Material supplied Start Marker

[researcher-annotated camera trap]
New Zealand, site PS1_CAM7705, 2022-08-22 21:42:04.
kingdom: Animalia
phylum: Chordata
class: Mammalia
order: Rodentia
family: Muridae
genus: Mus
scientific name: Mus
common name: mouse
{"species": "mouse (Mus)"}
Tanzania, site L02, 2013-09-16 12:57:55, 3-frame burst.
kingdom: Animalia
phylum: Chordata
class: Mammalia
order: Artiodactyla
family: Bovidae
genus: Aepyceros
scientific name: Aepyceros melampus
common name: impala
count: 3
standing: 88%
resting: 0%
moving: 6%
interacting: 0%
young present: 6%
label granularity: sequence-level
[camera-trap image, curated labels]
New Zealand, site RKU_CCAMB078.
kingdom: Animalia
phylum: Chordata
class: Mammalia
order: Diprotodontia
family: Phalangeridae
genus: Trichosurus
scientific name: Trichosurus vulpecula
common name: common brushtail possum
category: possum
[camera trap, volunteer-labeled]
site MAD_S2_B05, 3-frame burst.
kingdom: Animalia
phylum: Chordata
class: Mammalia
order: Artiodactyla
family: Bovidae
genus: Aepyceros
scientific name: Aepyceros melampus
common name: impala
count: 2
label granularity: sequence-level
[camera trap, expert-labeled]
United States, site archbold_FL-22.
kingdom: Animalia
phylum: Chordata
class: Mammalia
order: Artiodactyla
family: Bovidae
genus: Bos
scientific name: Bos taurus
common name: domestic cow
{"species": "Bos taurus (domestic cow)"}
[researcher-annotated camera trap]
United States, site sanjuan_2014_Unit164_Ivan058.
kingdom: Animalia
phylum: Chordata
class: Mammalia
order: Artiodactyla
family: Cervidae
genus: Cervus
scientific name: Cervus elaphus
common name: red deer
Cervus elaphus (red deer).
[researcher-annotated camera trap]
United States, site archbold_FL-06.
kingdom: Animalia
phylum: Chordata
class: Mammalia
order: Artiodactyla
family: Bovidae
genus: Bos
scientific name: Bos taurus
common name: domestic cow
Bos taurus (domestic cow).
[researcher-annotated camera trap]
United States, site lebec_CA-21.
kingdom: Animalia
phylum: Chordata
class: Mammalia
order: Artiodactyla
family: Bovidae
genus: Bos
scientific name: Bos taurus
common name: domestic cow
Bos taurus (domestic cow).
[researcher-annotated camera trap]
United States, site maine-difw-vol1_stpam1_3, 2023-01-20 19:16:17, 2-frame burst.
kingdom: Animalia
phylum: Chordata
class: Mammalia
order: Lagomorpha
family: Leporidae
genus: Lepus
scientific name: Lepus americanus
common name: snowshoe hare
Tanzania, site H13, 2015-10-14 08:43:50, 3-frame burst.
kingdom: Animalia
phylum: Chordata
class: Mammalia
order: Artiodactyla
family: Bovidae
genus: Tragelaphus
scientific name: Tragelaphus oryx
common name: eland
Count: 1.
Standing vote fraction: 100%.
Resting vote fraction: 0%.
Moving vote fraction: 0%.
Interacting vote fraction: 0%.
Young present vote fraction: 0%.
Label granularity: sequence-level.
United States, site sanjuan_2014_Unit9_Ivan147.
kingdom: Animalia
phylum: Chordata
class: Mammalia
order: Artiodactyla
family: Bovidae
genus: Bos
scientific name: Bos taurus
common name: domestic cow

Material supplied End Marker

* Required work
Every line above from the line with "United States, site sanjuan_2014_Unit164_Ivan058." to the line with "common name: eland", inclusive, must be returned exactly; no other line belongs in the reply.

* Answer section
United States, site sanjuan_2014_Unit164_Ivan058.
kingdom: Animalia
phylum: Chordata
class: Mammalia
order: Artiodactyla
family: Cervidae
genus: Cervus
scientific name: Cervus elaphus
common name: red deer
Cervus elaphus (red deer).
[researcher-annotated camera trap]
United States, site archbold_FL-06.
kingdom: Animalia
phylum: Chordata
class: Mammalia
order: Artiodactyla
family: Bovidae
genus: Bos
scientific name: Bos taurus
common name: domestic cow
Bos taurus (domestic cow).
[researcher-annotated camera trap]
United States, site lebec_CA-21.
kingdom: Animalia
phylum: Chordata
class: Mammalia
order: Artiodactyla
family: Bovidae
genus: Bos
scientific name: Bos taurus
common name: domestic cow
Bos taurus (domestic cow).
[researcher-annotated camera trap]
United States, site maine-difw-vol1_stpam1_3, 2023-01-20 19:16:17, 2-frame burst.
kingdom: Animalia
phylum: Chordata
class: Mammalia
order: Lagomorpha
family: Leporidae
genus: Lepus
scientific name: Lepus americanus
common name: snowshoe hare
Tanzania, site H13, 2015-10-14 08:43:50, 3-frame burst.
kingdom: Animalia
phylum: Chordata
class: Mammalia
order: Artiodactyla
family: Bovidae
genus: Tragelaphus
scientific name: Tragelaphus oryx
common name: eland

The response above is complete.